▶ _Texte source_
+---+

Il faudrait près de 160 millions de femmes pour rétablir l’ordre, selon les experts. Photo AFP
Les conséquences exactes de ce que le démographe français Christophe Guilmoto qualifie de « masculinisation alarmante » dans des pays comme l’Inde ou la Chine, à cause des avortements sélectifs, restent encore incertaines. Mais de nombreux experts estiment que dans cinquante ans, la pénurie de femmes aura sur la société un impact similaire à celui du réchauffement climatique, invisible mais bien réel.
Derrière ces avertissements se cachent des statistiques irréfutables. En Inde et au Vietnam, le chiffre est d’environ 112 garçons pour 100 filles. En Chine, la proportion passe quasiment de 120 pour 100, quand elle n’est pas de 130 garçons pour 100 filles dans certaines régions. Et la tendance se propage : en Azerbaïdjan, en Géorgie, en Arménie, les ratios à la naissance sont tous de l’ordre de plus de 115 garçons pour 100 filles. En Albanie et au Kosovo, on constate le même phénomène.
La prise de conscience mondiale remonte à 1990 lorsque le Prix Nobel indien, l’économiste Amartya Sen, publia un article au titre choc : « Plus de 100 millions de femmes sont portées manquantes. » Les démographes estiment que ce chiffre a désormais dépassé les 160 millions, résultat de la préférence traditionnelle pour les fils, de la baisse de la fertilité et, plus important, des échographies bon marché permettant d’avorter s’il s'agit d’une fille, en toute illégalité.

+---+

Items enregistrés
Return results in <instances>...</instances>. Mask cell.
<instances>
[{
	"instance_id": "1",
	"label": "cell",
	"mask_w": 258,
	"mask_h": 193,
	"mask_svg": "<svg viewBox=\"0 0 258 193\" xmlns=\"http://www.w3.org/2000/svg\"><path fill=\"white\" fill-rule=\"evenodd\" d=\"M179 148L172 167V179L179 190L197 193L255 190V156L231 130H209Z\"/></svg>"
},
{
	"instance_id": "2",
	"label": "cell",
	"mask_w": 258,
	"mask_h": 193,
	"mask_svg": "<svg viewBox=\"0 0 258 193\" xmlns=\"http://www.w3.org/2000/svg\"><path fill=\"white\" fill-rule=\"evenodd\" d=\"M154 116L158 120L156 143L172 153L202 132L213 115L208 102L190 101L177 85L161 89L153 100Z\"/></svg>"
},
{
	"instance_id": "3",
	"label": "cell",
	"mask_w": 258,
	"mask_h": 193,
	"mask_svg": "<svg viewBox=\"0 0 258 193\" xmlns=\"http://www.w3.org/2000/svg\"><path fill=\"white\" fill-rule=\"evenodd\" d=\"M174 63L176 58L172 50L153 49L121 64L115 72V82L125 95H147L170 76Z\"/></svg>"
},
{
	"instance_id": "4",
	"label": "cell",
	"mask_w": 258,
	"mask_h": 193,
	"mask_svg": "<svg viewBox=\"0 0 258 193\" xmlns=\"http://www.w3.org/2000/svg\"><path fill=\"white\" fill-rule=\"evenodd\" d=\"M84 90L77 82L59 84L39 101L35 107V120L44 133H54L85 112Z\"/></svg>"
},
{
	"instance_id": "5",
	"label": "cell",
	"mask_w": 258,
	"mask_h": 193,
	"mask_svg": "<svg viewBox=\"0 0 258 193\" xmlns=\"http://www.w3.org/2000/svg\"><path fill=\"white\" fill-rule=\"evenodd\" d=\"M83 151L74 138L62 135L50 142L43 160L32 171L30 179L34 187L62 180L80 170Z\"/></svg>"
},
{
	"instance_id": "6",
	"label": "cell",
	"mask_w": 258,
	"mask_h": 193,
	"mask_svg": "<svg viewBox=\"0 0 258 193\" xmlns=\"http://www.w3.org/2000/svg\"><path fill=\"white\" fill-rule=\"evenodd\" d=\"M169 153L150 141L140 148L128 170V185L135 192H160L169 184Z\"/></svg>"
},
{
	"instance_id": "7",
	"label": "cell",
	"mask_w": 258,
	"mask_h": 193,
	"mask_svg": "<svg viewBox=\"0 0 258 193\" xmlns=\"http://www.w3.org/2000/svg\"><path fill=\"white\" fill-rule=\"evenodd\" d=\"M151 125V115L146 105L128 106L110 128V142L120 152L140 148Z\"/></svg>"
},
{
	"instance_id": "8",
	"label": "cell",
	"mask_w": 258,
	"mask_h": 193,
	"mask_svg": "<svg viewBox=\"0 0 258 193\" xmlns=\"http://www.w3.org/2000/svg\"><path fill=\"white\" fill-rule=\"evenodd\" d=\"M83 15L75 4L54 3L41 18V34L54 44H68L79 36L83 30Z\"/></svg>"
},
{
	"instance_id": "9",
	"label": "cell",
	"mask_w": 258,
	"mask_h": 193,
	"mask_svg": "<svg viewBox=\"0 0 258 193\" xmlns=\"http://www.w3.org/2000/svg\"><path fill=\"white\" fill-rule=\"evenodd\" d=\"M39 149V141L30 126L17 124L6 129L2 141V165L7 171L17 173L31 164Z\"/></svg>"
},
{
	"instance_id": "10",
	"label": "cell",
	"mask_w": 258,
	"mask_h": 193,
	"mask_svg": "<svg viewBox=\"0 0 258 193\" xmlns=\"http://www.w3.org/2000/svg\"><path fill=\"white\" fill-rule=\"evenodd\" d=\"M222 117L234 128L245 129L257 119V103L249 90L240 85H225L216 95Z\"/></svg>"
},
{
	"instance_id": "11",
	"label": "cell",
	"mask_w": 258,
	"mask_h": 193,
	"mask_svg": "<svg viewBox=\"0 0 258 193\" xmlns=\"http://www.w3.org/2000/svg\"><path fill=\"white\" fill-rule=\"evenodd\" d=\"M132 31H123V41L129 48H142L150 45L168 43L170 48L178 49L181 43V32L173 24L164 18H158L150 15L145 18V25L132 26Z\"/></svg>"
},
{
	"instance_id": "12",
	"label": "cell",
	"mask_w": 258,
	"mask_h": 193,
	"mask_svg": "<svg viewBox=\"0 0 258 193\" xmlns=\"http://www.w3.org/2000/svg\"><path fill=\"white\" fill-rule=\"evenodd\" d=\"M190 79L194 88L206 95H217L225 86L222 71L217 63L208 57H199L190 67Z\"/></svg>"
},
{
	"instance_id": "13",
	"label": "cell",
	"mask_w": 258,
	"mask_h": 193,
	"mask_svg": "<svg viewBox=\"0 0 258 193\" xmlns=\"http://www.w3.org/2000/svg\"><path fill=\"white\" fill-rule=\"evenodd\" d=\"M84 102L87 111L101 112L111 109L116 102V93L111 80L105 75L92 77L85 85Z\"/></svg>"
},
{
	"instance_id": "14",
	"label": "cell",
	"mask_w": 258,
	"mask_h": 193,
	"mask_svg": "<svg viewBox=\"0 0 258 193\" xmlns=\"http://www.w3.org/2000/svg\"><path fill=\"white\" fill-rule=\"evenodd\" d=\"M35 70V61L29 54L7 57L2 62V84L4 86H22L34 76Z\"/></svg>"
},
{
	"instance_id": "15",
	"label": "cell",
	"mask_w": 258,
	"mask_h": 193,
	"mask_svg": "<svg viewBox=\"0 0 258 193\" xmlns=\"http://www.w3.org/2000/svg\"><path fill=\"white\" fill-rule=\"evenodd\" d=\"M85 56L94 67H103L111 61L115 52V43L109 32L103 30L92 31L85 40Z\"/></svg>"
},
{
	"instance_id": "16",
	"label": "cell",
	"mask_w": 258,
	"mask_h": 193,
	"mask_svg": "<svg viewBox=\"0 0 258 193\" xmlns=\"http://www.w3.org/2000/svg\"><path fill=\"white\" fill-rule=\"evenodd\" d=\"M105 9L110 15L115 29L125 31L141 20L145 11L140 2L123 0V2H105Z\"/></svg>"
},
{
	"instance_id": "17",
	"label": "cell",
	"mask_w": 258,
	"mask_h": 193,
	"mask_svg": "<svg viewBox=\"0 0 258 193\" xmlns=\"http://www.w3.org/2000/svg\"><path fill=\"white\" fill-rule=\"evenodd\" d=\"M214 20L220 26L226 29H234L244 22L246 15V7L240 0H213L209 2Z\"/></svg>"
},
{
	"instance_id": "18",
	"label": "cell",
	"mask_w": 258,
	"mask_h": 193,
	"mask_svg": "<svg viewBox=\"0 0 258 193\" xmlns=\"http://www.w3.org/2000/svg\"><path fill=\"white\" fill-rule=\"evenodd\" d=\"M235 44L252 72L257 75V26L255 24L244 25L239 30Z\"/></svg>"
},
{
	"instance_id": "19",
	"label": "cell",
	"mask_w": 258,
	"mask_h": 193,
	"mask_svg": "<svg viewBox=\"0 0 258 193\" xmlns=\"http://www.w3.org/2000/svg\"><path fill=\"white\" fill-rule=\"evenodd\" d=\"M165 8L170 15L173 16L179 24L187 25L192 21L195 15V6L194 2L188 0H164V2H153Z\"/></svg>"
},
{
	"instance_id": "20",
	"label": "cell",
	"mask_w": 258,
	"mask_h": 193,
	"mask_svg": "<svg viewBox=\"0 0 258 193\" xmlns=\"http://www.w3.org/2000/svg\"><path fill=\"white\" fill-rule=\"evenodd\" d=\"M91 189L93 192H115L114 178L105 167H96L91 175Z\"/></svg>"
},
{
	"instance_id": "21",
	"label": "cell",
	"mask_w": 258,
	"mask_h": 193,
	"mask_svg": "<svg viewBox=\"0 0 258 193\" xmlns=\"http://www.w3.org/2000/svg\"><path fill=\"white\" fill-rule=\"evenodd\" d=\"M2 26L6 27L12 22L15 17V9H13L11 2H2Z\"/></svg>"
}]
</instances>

+---+

▶ _Travail demandé_
a - Recopiez le texte source depuis « Il faudrait près » jusqu'à « mais bien réel. » inclus, en substituant « raréfaction » à « pénurie ».
b - Dressez la liste de tous les pays et territoires nommés dans le texte source, dans leur ordre d'apparition.
c - Prolongez le texte source sur la pénurie de femmes à la suite de sa dernière phrase.

▶ _Corrigé proposé_
a -
Il faudrait près de 160 millions de femmes pour rétablir l’ordre, selon les experts. Photo AFP
Les conséquences exactes de ce que le démographe français Christophe Guilmoto qualifie de « masculinisation alarmante » dans des pays comme l’Inde ou la Chine, à cause des avortements sélectifs, restent encore incertaines. Mais de nombreux experts estiment que dans cinquante ans, la raréfaction de femmes aura sur la société un impact similaire à celui du réchauffement climatique, invisible mais bien réel.

b - Inde, Chine, Vietnam, Azerbaïdjan, Géorgie, Arménie, Albanie, Kosovo

c -
Même si le ratio à la naissance revenait à la normale en Inde et en Chine d’ici aux dix prochaines années, M. Guilmoto estime que dans ces deux pays, le mariage resterait pour les décennies à venir un casse-tête pour les hommes. « Non seulement ces hommes vont devoir se marier à un âge plus avancé, mais ils risquent de devoir rester célibataires dans des pays où presque tout le monde avait l’habitude de trouver une femme », analyse-t-il.
Certains pensent que ce nouveau contexte pourrait accroître la polyandrie (une femme avec plusieurs époux) et le tourisme sexuel, tandis que d’autres anticipent des scénarios catastrophe où la prédation sexuelle, la violence et les conflits seraient les nouvelles normes sociales. Mais peu de solutions ont jusqu’à présent été avancées.
Pour M. Guilmoto, la priorité aujourd’hui est de s’assurer que le problème soit rendu public, et pas seulement dans les pays émergents. « En Europe de l’Est, les gens n’ont absolument aucune idée de ce qui est en train de se passer », prévient-il.